▶ _SOURCE DOCUMENT_
Beginning with Bereishit 5781 (17 October 2020) we embarked on a new format. We will be considering Rambam’s (Maimonides’) great philosophical work Moreh Nevukim (Guide for the Perplexed) in the light of the knowledge of Vedic Science as expounded by Maharishi Mahesh Yogi. The individual essays will therefore not necessarily have anything to do with the weekly Torah portion, although certainly there will be plenty of references to the Torah, the rest of the Bible, and to the Rabbinic literature. For Bereishit we described the project. The next four parshiyyot, Noach through Chayei Sarah, laid out a foundational understanding of Vedic Science, to the degree I am capable of doing so. Beginning with Toledot we started examining Moreh Nevukim.

Bereishit 47:28-50:26

Dear friends – A Happy New Year to all!  I am participating, albeit at a distance, in the Winter WPA from December 30 – January 13, 2026. This, of course, will severely limit the time I have to study and write, while of course helping to create coherence for the world and give me some much-needed rest and transcendence. So, the next two entries may be briefer than usual, but I hope they will give some insight anyway.

Having established the basic building blocks of his argument, Rambam begins the second part of his treatise with a demonstration that Gd is the Prime Mover – that is, the basis of all the dynamism of creation.

It follows necessarily from the twenty-fifth premise that there is a mover, which has moved the matter of that which is subject to generation and corruption so that it received form. If now it is asked: what moved this proximate mover? – it follows of necessity that there exists for it another mover either of its own species or of a different species; for motion exists in four categories, and sometimes these different kinds of change are called motion in a general way, as we have mentioned in the fourth premise. Now this does not go to infinity, as we have mentioned in the third premise. For we have found that every movement goes back, in the last resort, to the movement of the fifth body, and no further. It is from this movement that every mover and predisposer in the whole lower world proceeds and derives. Now the sphere moves with a movement of translation, and this is prior to all other movements, as has been mentioned in the fourteenth premise. Similarly every movement of translation goes back, in the last resort, to the movement of the sphere. It is as if you say: this stone, which was in motion, was moved by a staff ; the staff was moved by a hand, the hand by tendons; the tendons by muscles; the muscles by nerves; the nerves by natural heat; and the natural heat by the form that subsists therein, this form being undoubtedly the first mover. What obliges this mover to move could be an opinion, for instance an opinion that the stone should be brought by the blow of the staff to a hole in order to stop it, so that blowing wind should not enter thereby toward the man who had this opinion? Now the mover of this wind and the factor causing it to blow is the movement of the sphere. In a similar way you will find that every cause of generation and corruption goes back, in the last resort, to the movement of the sphere.

It appears that what Rambam wants to do is systematically to transcend the levels of manifest creation and get to its source, which he will identify with Gd. He begins with the observation that everything in the universe is always changing – motion is just one form of change. But, according to our premises, change always requires something that causes the change – a mover in Rambam’s language. This progression continues back in the chain of causation, but, as per our third premise, there must be an end to this chain of causation, and Rambam identifies this with the “fifth body,” or ether.

▶ _AVAILABLE DATA_
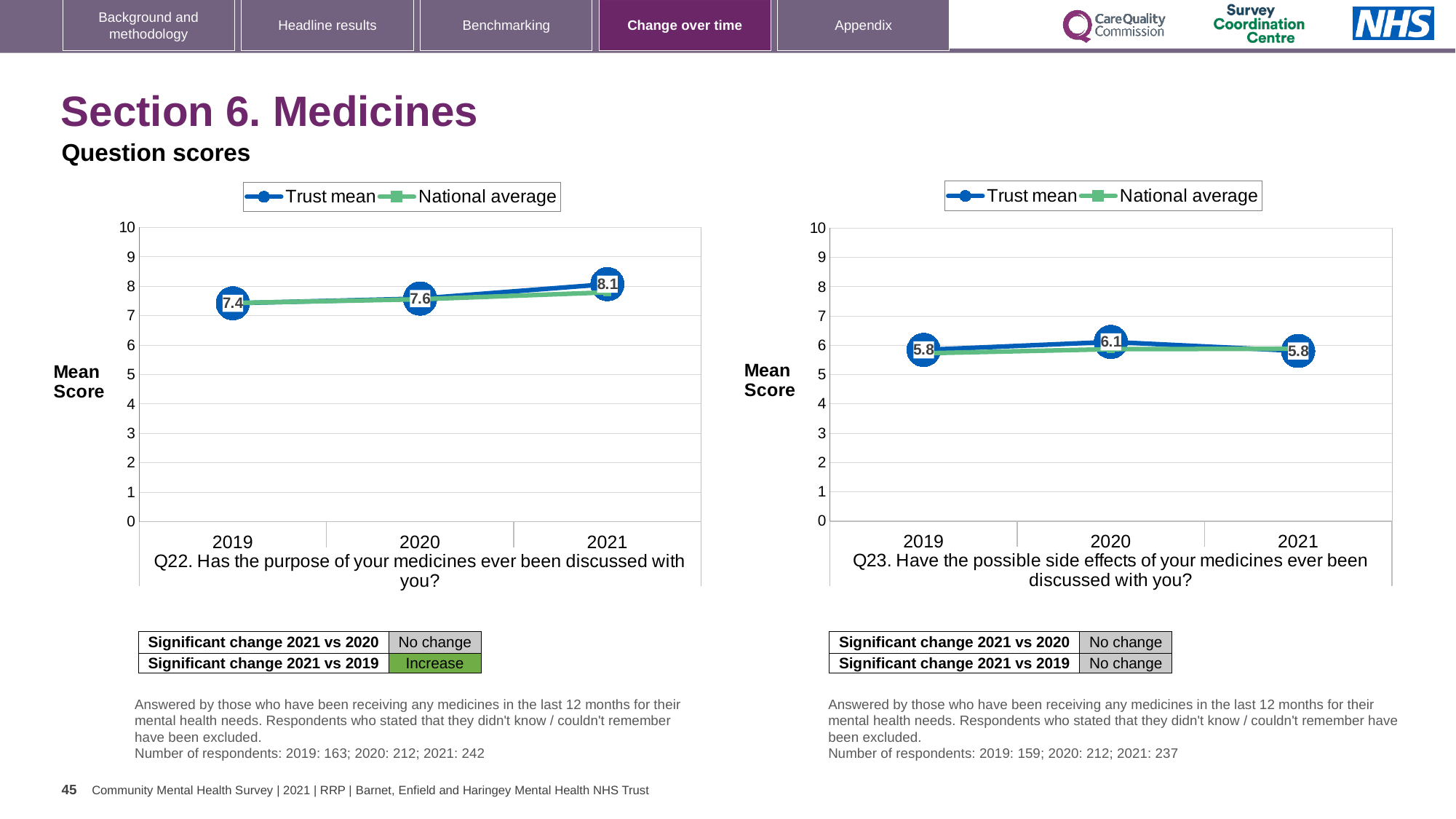
On the Q22 chart (left), is the Trust mean score for 2021 greater or less than 8? greater On the Q22 chart (left), which year has the highest Trust mean score? 2021 On the Q23 chart (right), what is the Trust mean score for 2020? 6.1 On the Q22 chart (left), what is the difference between the Trust mean scores for 2021 and 2019? 0.7 On the Q22 chart (left), what is the Trust mean score for 2021? 8.1 On the Q22 chart (left), does the Trust mean score rise or fall from 2019 to 2021? rise On the Q23 chart (right), what is the Trust mean score for 2021? 5.8 What kind of chart is the Q22 chart (left)? line chart On the Q23 chart (right), what is the difference between the Trust mean scores for 2020 and 2019? 0.3 On the Q23 chart (right), which year has the highest Trust mean score? 2020 How many series does the legend of the Q23 chart (right) list? 2 On the Q22 chart (left), what is the Trust mean score for 2019? 7.4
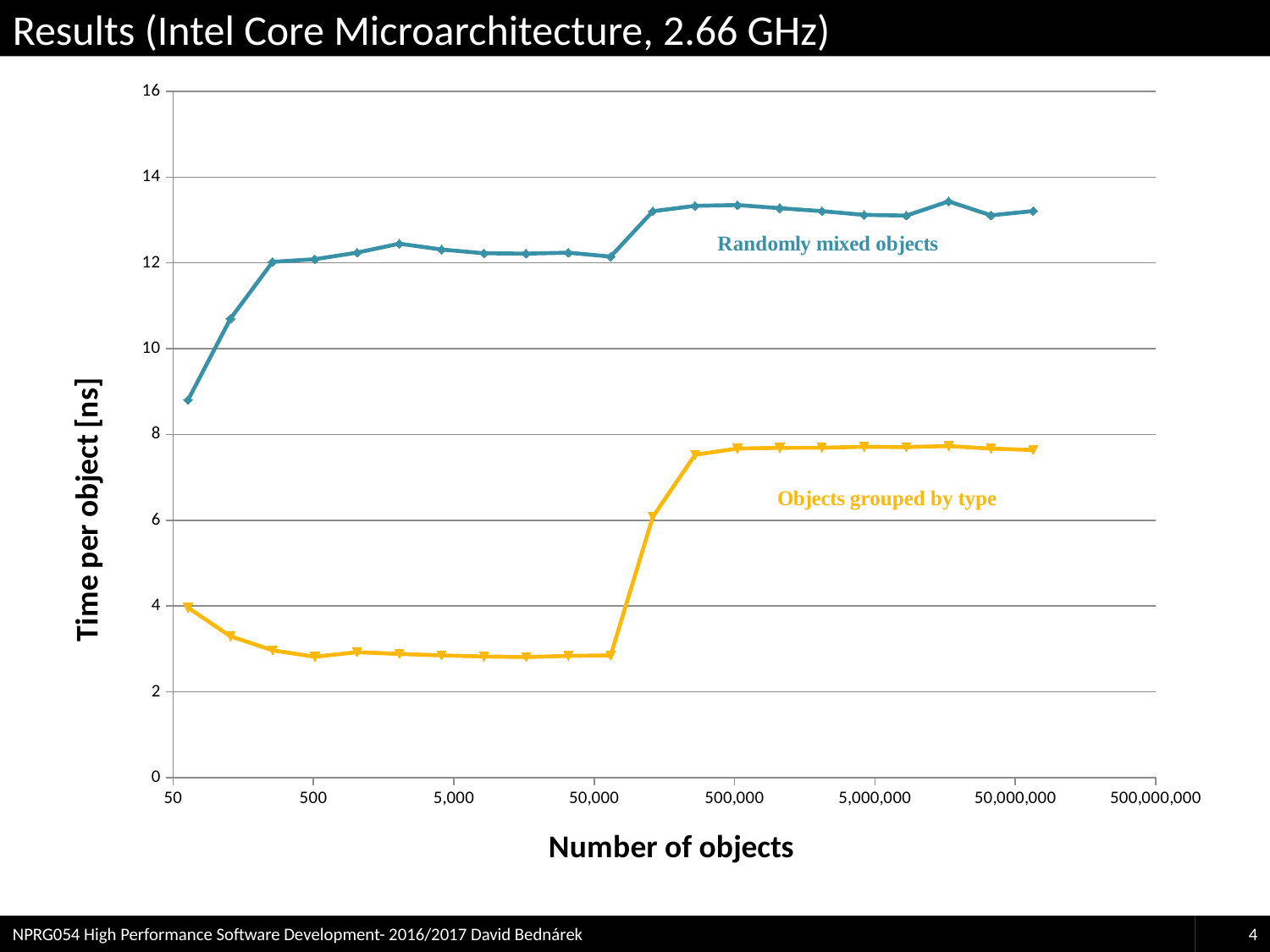
How many data series are plotted on the chart? 2 Is the value for Objects grouped by type at 500 objects greater or less than 4? less What kind of chart is shown on the slide? line chart Is the value for Randomly mixed objects at 50 objects greater or less than 8? greater Does the Objects grouped by type series rise or fall between 50,000 and 500,000 objects? rise Is the value for Objects grouped by type at 50,000 objects greater or less than 4? less What is the label of the vertical axis? Time per object [ns] Does the Randomly mixed objects series rise or fall between 50 and 500 objects? rise What are the names of the two series plotted on the chart? Randomly mixed objects; Objects grouped by type At 500,000 objects, which series has the higher time per object: Randomly mixed objects or Objects grouped by type? Randomly mixed objects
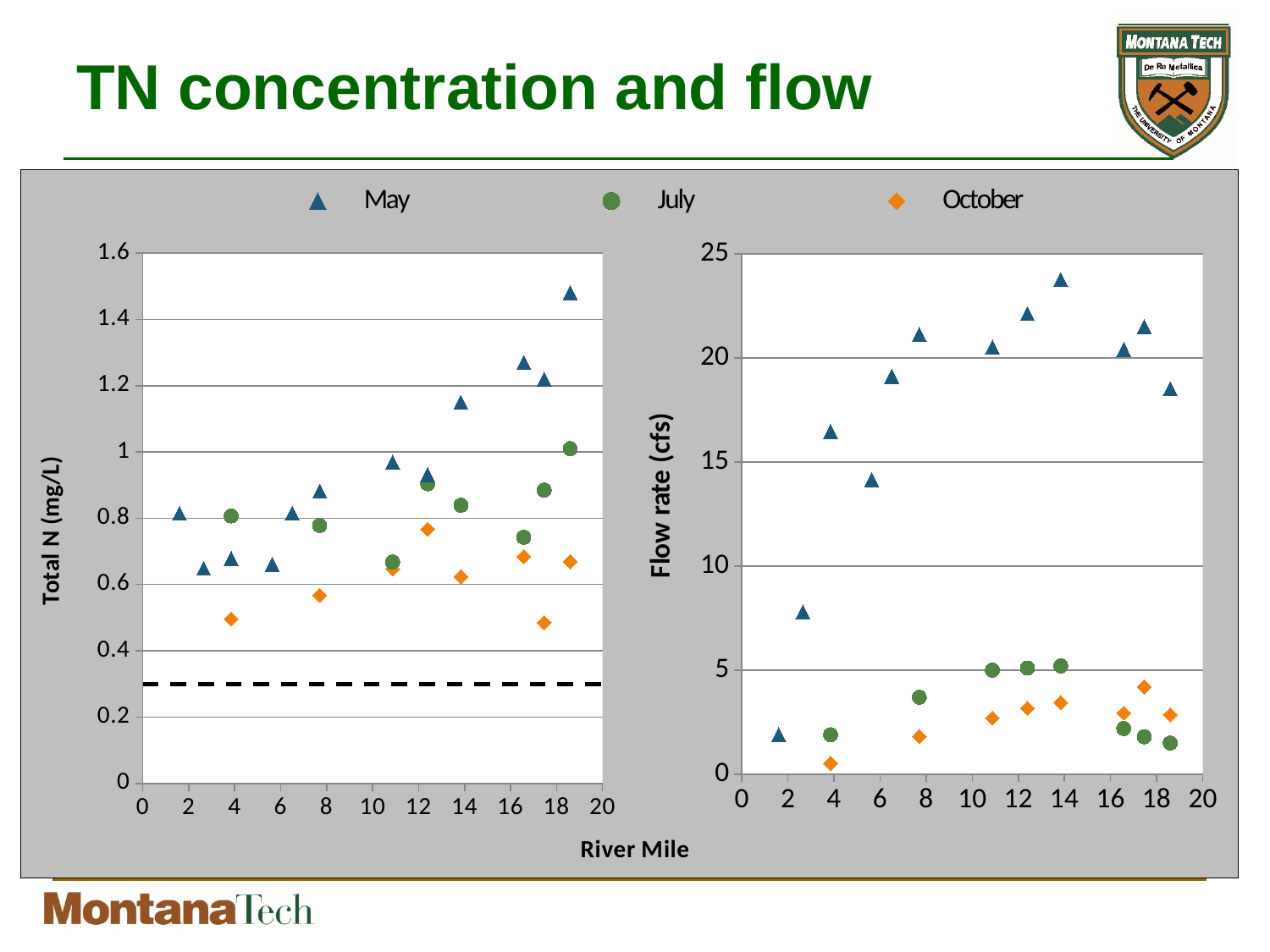
In the right chart (Flow rate), do the May values generally rise or fall as river mile increases? rise How many series does the legend list? 3 In the left chart (Total N), do the May values generally rise or fall as river mile increases? rise What are the three series named in the legend? May, July, October In the left chart (Total N), is the May value at about river mile 18.5 greater or less than 1.4? greater In the right chart (Flow rate), is the October value at about river mile 17.5 greater or less than 5? less What kind of chart is used on this slide? scatter chart In the right chart (Flow rate), at about river mile 4, which is larger: the May value or the July value? May In the right chart (Flow rate), which series has the highest flow rates overall? May What is the y-axis title of the left chart? Total N (mg/L) In the left chart (Total N), is the October value at about river mile 4 greater or less than 0.6? less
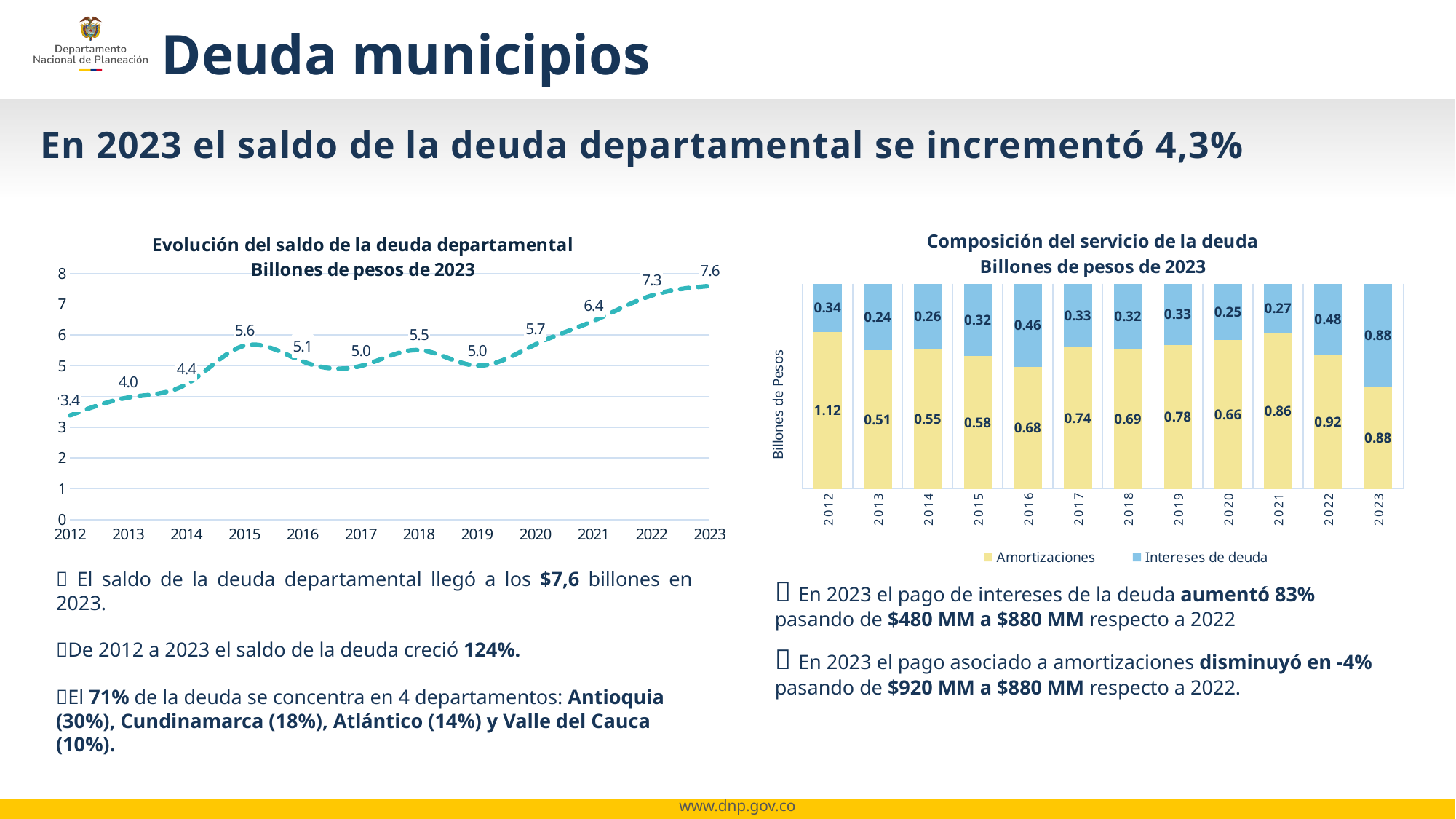
What kind of chart is 'Evolución del saldo de la deuda departamental'? Line chart In the chart 'Composición del servicio de la deuda', which year has the highest Amortizaciones value? 2012 In the chart 'Evolución del saldo de la deuda departamental', how many years are plotted on the x axis? 12 In the chart 'Composición del servicio de la deuda', what is the value of Amortizaciones for 2021? 0.86 In the chart 'Composición del servicio de la deuda', how many series does the legend list? 2 In the chart 'Composición del servicio de la deuda', what is the total of Amortizaciones and Intereses de deuda for 2023? 1.76 In the chart 'Composición del servicio de la deuda', which is larger: Intereses de deuda in 2022 or in 2023? 2023 In the chart 'Evolución del saldo de la deuda departamental', what is the value for 2015? 5.6 In the chart 'Evolución del saldo de la deuda departamental', what is the difference between the values for 2023 and 2012? 4.2 In the chart 'Composición del servicio de la deuda', what is the value of Intereses de deuda for 2016? 0.46 In the chart 'Evolución del saldo de la deuda departamental', what is the value for 2023? 7.6 In the chart 'Evolución del saldo de la deuda departamental', which year has the lowest value? 2012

▶ _INSTRUCTION 1_
Name every numbered premise that the essay on Rambam's Guide for the Perplexed cites.
▶ _INSTRUCTION 2_
Summarize the essay on Rambam's Guide for the Perplexed in three sentences.
▶ _INSTRUCTION 3_
Proceed with the essay on Rambam's Guide for the Perplexed from the point where it stops.
The data that come after the essay on Rambam's Guide for the Perplexed are separate material.

▶ _TASK ANSWER 1_
- Third premise
- Fourth premise
- Fourteenth premise
- Twenty-fifth premise

▶ _TASK ANSWER 2_
Since Bereishit 5781, the essay series has examined Rambam's Moreh Nevukim in light of Vedic Science as taught by Maharishi Mahesh Yogi. The author notes that taking part in the Winter WPA may make the next two entries briefer. In this entry, Rambam opens the second part of his treatise by arguing that every motion and change goes back through a chain of movers that cannot be infinite and ends at the movement of the sphere, the "fifth body," as part of tracing creation to its source, which he will identify with Gd.

▶ _TASK ANSWER 3_
The “sphere” is apparently in constant motion. Although Rambam states that this motion is motion of “translation,” I think he means that it is movement through space, but not necessarily straight line movement as modern physics understands it. In fact, according to the Aristotelian / Ptolemaic understanding of the universe, the “sphere” is in continual circular motion. But in any event, it is the motion of the sphere that generates all motion in the universe.

What we have done is moved from the surface level of change, to subtler and subtler levels of change (which cause the grosser levels of change), until we come almost to the basis of all change. I say “almost” because we haven’t established what causes the motion of the sphere. We will get to that next week.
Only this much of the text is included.